Recorded data:
— BEGIN —
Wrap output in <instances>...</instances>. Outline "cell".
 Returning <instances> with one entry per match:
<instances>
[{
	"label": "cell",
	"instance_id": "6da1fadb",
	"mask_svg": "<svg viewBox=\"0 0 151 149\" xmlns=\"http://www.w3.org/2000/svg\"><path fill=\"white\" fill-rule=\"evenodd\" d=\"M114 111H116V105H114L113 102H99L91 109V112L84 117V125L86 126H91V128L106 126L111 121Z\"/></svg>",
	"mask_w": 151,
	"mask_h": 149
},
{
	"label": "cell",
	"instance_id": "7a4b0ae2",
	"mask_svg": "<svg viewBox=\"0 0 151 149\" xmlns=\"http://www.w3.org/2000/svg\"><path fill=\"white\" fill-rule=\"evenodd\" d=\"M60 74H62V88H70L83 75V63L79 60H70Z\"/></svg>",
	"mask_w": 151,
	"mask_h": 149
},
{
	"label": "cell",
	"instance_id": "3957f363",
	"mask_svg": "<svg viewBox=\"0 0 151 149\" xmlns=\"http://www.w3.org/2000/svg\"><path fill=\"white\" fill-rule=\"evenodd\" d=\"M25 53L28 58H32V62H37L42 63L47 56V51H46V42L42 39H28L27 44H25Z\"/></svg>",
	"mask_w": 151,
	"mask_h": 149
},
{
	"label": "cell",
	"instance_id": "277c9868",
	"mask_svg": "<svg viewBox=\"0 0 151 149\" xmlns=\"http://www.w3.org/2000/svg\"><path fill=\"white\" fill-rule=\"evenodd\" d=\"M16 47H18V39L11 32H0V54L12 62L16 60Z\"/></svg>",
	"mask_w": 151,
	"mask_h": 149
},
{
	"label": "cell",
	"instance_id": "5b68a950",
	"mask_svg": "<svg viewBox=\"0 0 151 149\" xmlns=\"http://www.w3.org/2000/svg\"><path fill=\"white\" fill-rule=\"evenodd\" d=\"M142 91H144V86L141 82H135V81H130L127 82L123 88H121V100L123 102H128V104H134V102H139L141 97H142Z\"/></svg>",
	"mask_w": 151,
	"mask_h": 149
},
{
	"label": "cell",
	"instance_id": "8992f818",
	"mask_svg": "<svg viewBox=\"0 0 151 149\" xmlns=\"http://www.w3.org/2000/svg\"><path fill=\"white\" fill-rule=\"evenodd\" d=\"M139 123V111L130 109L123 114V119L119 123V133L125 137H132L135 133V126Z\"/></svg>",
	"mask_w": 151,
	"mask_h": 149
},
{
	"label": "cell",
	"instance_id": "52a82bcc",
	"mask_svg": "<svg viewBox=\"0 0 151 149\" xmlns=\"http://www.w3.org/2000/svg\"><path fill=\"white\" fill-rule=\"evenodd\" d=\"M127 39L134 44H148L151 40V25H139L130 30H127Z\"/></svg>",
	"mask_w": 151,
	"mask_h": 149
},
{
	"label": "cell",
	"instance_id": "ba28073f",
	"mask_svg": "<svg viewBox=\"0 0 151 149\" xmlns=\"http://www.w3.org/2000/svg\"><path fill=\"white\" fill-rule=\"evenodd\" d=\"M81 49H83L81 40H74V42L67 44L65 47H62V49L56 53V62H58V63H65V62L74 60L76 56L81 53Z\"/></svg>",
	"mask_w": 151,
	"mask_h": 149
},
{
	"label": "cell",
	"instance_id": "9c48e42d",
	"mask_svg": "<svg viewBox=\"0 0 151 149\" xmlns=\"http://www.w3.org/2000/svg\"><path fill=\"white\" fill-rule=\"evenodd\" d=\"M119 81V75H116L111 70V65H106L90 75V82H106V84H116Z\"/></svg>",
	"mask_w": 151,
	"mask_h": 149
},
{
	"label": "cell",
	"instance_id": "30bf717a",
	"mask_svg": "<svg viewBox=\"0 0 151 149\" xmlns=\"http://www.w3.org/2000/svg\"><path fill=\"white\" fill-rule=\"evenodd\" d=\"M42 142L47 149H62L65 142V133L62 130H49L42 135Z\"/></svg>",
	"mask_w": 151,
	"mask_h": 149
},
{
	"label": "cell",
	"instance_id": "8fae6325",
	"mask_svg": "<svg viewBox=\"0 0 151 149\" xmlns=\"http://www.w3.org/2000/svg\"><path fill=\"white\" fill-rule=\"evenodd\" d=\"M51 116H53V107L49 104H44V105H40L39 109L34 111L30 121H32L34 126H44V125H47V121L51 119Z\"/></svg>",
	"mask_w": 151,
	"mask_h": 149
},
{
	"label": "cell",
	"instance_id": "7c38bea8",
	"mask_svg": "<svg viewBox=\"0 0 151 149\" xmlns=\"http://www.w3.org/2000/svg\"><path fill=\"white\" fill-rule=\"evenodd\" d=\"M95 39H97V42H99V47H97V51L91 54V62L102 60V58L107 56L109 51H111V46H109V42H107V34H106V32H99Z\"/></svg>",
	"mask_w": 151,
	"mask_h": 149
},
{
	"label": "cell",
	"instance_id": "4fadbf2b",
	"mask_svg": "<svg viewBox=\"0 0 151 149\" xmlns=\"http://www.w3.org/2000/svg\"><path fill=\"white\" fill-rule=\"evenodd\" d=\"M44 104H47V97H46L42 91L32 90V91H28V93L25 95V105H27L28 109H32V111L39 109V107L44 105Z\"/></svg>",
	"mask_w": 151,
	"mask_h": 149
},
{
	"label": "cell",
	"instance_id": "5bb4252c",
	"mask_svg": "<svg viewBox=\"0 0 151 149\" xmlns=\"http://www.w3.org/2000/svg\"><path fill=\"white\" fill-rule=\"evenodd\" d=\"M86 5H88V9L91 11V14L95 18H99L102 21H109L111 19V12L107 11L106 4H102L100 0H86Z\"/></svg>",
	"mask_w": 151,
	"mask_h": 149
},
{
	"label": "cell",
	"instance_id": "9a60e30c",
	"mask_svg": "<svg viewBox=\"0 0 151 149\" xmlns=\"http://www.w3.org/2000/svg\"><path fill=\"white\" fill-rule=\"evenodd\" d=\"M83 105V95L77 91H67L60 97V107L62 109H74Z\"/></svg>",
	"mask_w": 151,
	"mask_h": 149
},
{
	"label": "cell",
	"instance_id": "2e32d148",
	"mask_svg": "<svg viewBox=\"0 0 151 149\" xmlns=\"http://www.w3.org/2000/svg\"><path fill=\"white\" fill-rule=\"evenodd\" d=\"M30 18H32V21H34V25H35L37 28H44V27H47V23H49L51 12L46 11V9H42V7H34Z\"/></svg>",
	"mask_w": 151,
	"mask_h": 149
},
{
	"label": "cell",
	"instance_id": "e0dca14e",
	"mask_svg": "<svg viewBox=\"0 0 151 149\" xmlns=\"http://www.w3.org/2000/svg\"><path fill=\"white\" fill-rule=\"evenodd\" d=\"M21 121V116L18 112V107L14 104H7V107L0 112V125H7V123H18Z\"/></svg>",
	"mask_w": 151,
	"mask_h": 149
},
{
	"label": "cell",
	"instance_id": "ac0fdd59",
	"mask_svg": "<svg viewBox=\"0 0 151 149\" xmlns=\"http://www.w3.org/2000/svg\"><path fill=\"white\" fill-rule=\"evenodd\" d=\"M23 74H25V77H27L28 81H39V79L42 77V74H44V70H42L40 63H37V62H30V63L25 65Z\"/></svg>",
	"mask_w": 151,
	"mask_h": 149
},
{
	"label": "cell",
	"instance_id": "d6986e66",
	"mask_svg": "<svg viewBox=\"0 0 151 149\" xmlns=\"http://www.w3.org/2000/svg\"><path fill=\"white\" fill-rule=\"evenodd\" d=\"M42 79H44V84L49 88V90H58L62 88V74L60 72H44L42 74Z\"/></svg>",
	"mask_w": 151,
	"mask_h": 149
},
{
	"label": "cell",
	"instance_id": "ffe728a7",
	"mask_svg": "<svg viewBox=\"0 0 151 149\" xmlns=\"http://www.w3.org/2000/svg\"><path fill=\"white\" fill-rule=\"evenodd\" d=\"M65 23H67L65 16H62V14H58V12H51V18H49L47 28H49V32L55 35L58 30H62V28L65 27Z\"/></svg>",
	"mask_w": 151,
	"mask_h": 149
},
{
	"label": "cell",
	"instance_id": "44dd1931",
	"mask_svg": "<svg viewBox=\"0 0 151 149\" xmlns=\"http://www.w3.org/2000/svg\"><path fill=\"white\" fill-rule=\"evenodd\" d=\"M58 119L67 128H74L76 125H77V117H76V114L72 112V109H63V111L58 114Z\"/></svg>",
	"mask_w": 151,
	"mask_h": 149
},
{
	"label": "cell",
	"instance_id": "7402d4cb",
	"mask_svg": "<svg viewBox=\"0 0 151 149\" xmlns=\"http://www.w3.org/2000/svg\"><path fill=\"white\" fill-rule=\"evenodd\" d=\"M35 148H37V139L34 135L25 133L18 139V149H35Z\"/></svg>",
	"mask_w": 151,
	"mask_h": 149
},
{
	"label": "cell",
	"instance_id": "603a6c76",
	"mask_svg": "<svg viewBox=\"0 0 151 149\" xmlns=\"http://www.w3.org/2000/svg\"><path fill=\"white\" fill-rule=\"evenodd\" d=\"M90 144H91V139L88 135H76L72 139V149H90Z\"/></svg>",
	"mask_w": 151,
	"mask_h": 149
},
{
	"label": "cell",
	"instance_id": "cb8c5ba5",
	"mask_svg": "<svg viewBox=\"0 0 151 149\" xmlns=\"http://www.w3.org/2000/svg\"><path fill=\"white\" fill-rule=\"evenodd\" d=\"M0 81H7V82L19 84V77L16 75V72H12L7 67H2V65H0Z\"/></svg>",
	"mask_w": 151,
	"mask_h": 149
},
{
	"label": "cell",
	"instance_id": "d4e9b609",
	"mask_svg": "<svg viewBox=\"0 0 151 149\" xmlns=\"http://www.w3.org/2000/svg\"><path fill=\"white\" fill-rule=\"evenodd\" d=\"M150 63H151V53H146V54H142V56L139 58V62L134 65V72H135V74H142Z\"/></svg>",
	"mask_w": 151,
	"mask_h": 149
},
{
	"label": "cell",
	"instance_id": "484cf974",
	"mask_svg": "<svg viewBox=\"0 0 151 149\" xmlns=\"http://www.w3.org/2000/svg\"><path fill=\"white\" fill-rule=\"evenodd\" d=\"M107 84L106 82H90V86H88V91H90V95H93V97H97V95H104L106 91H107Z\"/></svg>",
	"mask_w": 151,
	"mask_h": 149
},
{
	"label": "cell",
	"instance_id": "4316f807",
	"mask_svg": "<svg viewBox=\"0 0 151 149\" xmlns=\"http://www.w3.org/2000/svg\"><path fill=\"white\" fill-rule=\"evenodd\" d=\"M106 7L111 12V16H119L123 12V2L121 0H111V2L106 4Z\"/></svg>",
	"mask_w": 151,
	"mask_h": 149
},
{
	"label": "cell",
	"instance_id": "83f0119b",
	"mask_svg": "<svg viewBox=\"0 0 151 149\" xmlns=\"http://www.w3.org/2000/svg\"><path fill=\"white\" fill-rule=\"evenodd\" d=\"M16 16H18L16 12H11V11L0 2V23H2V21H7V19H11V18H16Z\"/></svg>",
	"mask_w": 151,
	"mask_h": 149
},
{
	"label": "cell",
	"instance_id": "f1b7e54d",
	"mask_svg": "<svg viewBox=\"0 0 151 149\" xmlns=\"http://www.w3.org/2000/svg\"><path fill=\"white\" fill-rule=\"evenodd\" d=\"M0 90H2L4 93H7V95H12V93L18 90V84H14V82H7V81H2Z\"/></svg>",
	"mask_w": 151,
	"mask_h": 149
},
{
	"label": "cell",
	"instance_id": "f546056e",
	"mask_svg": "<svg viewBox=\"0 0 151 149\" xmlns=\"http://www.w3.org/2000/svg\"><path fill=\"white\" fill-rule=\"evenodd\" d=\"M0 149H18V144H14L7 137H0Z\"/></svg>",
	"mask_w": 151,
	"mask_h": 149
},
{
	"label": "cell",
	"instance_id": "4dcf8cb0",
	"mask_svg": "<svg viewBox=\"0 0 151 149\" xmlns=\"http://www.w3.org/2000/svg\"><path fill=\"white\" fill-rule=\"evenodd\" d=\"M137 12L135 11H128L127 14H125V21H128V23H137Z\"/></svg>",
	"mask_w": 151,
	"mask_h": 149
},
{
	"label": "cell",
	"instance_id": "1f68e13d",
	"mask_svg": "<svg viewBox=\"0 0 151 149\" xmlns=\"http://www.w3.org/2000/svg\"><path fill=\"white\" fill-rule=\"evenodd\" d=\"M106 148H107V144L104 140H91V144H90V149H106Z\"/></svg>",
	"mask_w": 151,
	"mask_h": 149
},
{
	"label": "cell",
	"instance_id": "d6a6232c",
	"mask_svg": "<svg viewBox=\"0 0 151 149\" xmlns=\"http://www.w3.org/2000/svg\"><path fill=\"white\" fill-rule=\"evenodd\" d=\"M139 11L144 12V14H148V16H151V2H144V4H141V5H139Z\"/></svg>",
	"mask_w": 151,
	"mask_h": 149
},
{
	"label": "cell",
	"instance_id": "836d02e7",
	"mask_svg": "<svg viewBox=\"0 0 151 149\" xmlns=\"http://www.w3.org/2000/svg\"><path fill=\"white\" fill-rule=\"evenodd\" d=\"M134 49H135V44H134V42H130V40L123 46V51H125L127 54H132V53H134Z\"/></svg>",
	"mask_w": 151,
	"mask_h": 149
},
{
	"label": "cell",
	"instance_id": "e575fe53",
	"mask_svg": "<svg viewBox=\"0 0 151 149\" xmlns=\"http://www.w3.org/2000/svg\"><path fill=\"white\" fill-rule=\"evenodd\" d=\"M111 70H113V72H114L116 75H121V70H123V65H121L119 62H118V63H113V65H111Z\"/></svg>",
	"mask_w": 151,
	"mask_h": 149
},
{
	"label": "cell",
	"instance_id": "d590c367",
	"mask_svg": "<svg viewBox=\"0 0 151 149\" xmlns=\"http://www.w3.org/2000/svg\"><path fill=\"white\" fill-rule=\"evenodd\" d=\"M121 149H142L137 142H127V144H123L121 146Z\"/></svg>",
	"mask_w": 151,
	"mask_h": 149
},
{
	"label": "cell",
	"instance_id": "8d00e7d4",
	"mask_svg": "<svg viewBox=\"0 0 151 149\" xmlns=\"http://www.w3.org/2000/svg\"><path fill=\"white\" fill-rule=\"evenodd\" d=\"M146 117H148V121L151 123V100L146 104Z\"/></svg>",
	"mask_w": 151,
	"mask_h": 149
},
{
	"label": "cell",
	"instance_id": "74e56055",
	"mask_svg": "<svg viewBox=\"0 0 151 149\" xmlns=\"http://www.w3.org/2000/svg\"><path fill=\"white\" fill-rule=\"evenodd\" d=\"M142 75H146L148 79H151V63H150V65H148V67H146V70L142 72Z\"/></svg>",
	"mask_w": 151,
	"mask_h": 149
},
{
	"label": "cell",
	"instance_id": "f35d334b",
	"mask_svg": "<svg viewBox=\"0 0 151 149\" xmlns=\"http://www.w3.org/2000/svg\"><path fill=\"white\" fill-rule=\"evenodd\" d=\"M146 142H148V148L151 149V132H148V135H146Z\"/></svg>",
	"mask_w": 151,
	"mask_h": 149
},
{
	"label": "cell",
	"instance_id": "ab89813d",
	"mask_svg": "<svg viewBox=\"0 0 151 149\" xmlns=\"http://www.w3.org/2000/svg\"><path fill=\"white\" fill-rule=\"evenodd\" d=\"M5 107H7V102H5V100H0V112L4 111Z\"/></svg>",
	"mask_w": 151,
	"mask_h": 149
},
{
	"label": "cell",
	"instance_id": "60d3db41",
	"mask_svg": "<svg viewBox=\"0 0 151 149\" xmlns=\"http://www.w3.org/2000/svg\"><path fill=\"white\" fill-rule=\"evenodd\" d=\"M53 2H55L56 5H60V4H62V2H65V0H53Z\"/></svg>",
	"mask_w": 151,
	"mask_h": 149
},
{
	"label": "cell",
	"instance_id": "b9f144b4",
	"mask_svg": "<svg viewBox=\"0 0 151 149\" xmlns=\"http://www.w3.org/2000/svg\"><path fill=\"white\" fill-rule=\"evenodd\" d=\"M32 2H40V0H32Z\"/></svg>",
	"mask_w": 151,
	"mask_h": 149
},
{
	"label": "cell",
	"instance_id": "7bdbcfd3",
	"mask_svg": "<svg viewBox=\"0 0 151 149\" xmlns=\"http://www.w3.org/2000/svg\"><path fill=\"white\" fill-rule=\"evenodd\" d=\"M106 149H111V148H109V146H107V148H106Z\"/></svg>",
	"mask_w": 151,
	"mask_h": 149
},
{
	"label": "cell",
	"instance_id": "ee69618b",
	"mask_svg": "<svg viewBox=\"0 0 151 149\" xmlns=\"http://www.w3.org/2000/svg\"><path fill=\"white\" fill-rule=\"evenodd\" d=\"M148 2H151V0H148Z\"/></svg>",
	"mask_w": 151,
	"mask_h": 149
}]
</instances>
— END —
WHAT YOU SHOULD DO
Identify every line in the records above that contains the string "instances", and copy each of those lines in full.

OUTPUT FOR THIS TASK
Wrap output in <instances>...</instances>. Outline "cell".
 Returning <instances> with one entry per match:
<instances>
</instances>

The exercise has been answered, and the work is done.